Facebook ясно дает понять, что теневой текст недоступен пользователям, несмотря на продвижение своих инструментов самообслуживания, которые должны предоставить пользователям доступ к их личным данным, хранящимся в компании. В самом деле, конкурентная динамика надзорного капитализма делает теневой текст важнейшим проприетарным преимуществом. Любая попытка взломать его содержание будет восприниматься как угроза жизненным интересам; ни один надзорный капиталист добровольно не предоставит данные из теневого текста. Только закон может бросить этот вызов патологическому разделению знания.
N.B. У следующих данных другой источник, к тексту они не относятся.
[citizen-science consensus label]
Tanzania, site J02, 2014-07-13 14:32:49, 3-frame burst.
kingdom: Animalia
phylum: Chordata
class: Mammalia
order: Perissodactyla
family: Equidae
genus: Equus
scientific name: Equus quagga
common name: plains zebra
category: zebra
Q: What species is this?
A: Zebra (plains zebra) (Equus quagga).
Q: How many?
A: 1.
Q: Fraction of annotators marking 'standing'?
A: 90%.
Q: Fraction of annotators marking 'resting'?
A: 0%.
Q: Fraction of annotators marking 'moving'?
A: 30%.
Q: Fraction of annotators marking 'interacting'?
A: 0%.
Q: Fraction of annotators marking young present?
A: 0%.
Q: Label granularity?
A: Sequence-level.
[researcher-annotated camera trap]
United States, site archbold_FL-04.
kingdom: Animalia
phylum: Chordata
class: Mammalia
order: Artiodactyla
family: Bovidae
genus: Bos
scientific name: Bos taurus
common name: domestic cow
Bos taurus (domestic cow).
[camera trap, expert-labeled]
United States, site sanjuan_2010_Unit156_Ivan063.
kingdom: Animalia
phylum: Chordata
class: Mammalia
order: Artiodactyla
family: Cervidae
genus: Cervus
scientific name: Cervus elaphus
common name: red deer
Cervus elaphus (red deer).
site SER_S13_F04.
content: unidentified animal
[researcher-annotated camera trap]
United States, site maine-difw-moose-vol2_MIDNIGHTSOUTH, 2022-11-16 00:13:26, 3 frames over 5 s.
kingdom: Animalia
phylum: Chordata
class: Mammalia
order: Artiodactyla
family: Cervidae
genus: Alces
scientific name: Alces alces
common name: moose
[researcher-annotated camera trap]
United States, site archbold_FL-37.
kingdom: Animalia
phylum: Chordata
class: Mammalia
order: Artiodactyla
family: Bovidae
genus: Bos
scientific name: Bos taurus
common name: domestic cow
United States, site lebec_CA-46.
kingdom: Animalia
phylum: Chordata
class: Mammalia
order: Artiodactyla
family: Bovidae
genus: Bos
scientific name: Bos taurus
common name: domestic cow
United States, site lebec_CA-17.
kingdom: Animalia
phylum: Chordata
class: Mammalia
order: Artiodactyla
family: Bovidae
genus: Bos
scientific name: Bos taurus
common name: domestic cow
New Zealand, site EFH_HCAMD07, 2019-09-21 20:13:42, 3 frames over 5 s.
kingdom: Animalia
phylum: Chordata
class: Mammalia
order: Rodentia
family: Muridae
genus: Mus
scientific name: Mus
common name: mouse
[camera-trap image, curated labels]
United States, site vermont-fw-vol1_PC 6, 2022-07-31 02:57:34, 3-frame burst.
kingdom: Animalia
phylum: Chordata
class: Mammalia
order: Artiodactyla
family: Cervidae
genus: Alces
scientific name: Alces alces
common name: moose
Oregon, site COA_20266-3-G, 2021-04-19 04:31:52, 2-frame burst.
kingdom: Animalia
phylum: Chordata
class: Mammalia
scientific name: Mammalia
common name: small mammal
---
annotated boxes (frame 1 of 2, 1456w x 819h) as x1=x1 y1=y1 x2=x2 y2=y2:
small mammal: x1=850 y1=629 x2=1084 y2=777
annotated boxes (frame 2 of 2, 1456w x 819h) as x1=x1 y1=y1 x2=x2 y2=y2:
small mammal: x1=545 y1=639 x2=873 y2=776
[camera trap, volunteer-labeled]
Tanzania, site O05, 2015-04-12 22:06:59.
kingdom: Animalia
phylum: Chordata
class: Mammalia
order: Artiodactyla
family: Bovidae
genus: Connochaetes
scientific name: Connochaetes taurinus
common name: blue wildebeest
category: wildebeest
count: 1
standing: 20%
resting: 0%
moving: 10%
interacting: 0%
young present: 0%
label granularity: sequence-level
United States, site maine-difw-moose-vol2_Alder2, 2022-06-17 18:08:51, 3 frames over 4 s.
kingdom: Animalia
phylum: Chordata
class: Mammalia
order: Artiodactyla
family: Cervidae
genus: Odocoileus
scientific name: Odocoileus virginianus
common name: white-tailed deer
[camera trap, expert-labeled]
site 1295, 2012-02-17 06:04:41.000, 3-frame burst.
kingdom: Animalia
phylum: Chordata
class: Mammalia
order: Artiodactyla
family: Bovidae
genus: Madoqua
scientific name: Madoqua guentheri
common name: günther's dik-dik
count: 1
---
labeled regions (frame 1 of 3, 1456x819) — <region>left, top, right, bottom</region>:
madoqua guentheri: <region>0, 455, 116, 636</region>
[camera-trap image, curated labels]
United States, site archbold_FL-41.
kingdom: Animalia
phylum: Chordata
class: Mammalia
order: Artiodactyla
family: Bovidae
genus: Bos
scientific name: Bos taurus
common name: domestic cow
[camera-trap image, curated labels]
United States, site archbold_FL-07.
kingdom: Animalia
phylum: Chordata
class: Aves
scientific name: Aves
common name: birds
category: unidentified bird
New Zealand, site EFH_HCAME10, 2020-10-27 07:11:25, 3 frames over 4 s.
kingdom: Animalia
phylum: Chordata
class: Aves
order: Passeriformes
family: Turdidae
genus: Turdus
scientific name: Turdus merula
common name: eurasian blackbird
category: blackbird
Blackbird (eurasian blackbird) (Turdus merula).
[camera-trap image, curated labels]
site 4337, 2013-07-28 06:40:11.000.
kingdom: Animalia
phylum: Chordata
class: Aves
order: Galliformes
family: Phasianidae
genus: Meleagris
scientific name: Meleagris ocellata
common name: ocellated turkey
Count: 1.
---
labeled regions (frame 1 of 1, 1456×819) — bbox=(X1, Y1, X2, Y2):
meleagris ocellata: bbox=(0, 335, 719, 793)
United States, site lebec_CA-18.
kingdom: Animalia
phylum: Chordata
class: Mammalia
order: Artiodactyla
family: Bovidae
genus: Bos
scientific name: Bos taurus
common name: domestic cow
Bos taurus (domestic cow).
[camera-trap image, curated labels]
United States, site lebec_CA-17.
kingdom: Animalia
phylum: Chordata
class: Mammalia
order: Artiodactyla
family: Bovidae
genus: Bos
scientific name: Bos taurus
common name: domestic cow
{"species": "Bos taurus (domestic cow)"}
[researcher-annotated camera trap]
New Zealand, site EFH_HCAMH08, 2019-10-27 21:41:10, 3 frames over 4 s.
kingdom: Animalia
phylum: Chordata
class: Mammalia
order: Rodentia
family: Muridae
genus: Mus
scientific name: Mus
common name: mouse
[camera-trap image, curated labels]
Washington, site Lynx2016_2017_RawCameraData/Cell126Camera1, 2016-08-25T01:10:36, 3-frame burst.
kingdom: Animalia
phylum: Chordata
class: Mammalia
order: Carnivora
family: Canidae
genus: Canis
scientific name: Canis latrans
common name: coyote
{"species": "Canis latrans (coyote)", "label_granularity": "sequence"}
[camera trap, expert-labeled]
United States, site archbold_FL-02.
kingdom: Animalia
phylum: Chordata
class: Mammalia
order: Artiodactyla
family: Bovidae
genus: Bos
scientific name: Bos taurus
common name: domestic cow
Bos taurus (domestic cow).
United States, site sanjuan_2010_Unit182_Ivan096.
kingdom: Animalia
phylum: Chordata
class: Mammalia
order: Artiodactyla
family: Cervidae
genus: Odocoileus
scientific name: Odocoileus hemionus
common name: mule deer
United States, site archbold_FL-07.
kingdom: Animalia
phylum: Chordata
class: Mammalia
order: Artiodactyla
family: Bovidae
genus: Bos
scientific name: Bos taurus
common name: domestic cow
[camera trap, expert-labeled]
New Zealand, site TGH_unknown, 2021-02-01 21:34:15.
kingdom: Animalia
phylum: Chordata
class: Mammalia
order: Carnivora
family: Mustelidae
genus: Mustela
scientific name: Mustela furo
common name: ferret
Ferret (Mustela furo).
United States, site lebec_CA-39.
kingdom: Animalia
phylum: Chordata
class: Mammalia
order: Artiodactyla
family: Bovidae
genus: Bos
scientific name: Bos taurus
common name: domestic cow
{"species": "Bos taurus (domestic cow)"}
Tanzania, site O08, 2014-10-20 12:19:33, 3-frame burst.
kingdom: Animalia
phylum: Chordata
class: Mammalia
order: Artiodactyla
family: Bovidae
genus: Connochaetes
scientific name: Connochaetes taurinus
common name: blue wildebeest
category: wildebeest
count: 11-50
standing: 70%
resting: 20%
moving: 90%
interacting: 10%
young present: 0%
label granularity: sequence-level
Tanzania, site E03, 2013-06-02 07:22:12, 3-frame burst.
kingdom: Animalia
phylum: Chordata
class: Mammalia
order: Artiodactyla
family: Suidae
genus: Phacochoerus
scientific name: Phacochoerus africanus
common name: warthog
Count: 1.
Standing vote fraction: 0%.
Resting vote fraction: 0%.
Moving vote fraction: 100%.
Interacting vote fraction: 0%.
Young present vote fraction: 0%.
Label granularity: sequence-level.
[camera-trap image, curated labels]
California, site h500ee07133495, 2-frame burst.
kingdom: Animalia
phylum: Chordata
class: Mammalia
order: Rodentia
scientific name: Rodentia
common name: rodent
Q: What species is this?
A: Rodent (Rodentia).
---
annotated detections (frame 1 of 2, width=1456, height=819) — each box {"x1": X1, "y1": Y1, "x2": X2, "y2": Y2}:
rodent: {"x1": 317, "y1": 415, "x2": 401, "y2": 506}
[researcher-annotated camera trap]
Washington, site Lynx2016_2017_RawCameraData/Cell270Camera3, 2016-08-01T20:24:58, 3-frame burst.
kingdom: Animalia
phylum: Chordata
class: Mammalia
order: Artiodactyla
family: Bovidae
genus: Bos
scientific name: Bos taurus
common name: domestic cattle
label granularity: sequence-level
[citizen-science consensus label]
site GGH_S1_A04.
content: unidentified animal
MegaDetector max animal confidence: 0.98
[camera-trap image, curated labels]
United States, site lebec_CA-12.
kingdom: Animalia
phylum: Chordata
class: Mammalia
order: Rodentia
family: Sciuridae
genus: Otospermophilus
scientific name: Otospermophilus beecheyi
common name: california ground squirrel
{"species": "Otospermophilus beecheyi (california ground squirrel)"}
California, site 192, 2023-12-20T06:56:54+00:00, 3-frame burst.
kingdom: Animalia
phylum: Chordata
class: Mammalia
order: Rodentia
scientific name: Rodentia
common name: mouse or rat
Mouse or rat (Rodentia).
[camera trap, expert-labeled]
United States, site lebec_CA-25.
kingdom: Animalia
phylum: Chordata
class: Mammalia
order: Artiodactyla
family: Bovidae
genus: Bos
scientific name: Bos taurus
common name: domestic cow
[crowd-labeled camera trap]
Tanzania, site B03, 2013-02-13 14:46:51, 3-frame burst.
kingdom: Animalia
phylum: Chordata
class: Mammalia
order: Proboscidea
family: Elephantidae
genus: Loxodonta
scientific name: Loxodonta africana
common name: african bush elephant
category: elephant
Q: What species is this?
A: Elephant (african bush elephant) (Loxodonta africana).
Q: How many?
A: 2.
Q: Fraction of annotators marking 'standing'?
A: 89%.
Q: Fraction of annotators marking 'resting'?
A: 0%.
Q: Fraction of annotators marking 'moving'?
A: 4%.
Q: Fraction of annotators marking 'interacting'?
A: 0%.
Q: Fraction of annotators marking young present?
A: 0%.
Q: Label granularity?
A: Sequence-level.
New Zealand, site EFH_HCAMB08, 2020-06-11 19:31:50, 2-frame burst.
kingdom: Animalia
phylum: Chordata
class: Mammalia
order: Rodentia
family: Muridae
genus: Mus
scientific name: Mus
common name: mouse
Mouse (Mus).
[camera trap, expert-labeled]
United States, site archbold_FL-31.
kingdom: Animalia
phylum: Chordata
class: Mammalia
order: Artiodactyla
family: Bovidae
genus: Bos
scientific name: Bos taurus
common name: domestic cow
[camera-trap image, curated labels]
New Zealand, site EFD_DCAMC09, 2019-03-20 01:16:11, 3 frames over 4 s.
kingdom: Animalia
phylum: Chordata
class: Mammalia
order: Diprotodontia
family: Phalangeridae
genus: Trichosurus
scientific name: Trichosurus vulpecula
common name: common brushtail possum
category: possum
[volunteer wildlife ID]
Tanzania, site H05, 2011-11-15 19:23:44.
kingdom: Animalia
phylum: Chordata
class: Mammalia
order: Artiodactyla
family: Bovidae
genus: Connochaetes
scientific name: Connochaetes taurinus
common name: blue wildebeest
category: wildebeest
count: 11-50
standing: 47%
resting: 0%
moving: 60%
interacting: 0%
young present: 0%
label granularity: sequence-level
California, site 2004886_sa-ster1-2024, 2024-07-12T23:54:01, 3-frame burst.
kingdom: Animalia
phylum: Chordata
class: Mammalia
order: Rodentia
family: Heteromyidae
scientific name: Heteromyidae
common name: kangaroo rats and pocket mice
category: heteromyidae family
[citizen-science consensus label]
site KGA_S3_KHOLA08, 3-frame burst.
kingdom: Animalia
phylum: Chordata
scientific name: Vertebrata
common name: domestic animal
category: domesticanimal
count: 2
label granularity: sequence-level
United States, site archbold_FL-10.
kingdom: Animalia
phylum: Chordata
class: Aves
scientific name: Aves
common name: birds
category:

После скандала с Cambridge Analytica в марте 2018 года Facebook объявил, что расширит диапазон персональных данных, которые позволит выгружать пользователям, но даже эти данные целиком и полностью лежат в рамках первого текста, состоящего главным образом из информации, которую предоставили сами пользователи, включая информацию, которую они удалили, – друзья, фотографии, видео, рекламные объявления, по которым они кликнули, посещенные страницы, сообщения, местоположения и т. д. Эти данные не включают поведенческий излишек, прогнозные продукты и судьбу этих прогнозов, используемых для модификации поведения, покупаемых и продаваемых. Когда вы выгружаете свою «личную информацию», вы получаете доступ к сцене, а не к закулисью – к ширме, не к волшебнику
[1223].
Ответ Facebook Дайе иллюстрирует еще одно важное последствие крайней асимметрии знания. Компания настаивала на том, что доступ к запрашиваемым данным требовал преодоления «огромных технических проблем». По мере того как потоки поведенческого излишка сливаются вместе в рамках основанных на машинном обучении производственных процессов, сам объем исходных данных и методов анализа начинает выходить за рамки человеческого понимания. Рассмотрим такую тривиальную вещь, как подбор машинами Instagram изображений для показа вам. Расчеты основаны на различных потоках поведенческого излишка от искомого пользователя, затем других потоков от сети друзей этого пользователя, затем идут потоки от действий людей, которые подписаны на те же учетные записи, что и искомый пользователь, затем данные и социальные связи этого пользователя в Facebook. Когда он, наконец, применяет логику ранжирования, чтобы предсказать, какие изображения пользователь захочет увидеть дальше, этот анализ также использует данные о прошлом поведении пользователя. В Instagram этим «обучением» занимаются машины, потому что люди на такое не способны
[1224]. В более «судьбоносных» случаях операции будут, скорее всего, не менее, а более изощренными.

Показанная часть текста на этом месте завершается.